Japan Geoscience Union Meeting 2018

Presentation information

[JJ] Oral

H (Human Geosciences) » H-GM Geomorphology

[H-GM03] Geomorphology

Wed. May 23, 2018 10:45 AM - 12:15 PM 102 (1F International Conference Hall, Makuhari Messe)

convener:Tsuyoshi Hattanji(Faculty of Life and Environmental Sciences, University of Tsukuba), Masayuki Seto(Fukushima Future Center for Regional Revitalization, Fukushima University), Hiroshi Shimazu(立正大学地球環境科学部地理学科), Chairperson:Wakasa Sachi

11:30 AM - 11:45 AM

[HGM03-09] Distribution of eolian sand on the hills along the west coast of the Noto Peninsula, central Japan

*Wataru Kobayashi1, Masaaki Hamada1, Junichi Ishii2, Yoshihiro Hiramatsu3 (1.Hokuriku Electoric Power Company, 2.DIA Consultants Co., Ltd, 3.Kanazawa Univ.)

Keywords:the Noto Peninsula, eolian sand, dune

Coastal sand dunes are distributed widely along the coast of the Japan Sea. The Togi dune, which is 3 km in length, 2 km in width, and 45 m in altitude at its highest point, and was formed in Holocene, lies on the west coast of the Noto peninsula (Fuji, 1975). On the rocky shore south of the Togi dune, Hattori et al. (2014) found old sand dunes, which reached an altitude of 30 to 50 m with interbedded tephra of Pleistocene age, along approximately 10 km of the coast, even though this area have been recognized to have widely distributed marine terraces (e.g., Koike and Machida, 2001). This result implies that eolian sands are possibly distributed widely around the shore south of the Togi dune. However, the research area of Hattori et al. (2014) has been limited, so that we need to examine a detailed distribution of eolian sands. The objective of this study is to characterize the distribution of eolian sands on the inner hills by conducting boring and outcrop surveys, and to determine their depositional ages based on buried soils and tephra analysis.

The survey reveals that the sediments which overlie the andesite of basement rock consist of sand and gravel bed, sand bed, and soil in ascending order in the study area. The sand and gravel bed is distributed locally, less than 1 m in thickness, and consists of sub-rounded andesitic gravels. The sand bed is 5–30 m in thickness and is composed of mainly fine to medium sand that is well sorted and contains parallel laminae with interbedded coarse layers. Buried soils are interbedded in the sand layer, and the number of these layers increases with the distance from the coast. We detected AT (26-29 ka), K-Tz (95 ka), and SK (110-115 ka) in the sand layer, buried soils and soils from the tephra analysis (the ages of tephra are quoted from Machida and Arai, 2003). The upper part of the buried soils is eolian, because it deposited after emergence and lacks the surface of unconformity. The lower parts are also interpreted to be eolian from the similarity of facies between sand layers and its thickness > 20 m.

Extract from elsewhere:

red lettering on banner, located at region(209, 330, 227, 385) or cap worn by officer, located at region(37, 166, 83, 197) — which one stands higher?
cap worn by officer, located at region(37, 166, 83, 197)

From the above results, we estimate that the distribution area of eolian sands of Pleistocene reaches over 0.9 km along the coast and 1.6 km toward inside from the coast around the shore south of the Togi dune. We consider that eolian sand had been intermittently supplied from the mid-Pleistocene to present in this area, as it contains K-Tz and SK tephra and buried red soils interpreted to have formed during interglacials. The center of the sedimentary deposition varies from inward to seaward over time with some pauses based on the increase of the number of the buried soils and the decrease of the thickness of the sand layer between the K-Tz and SK tephra with the distance from the coast.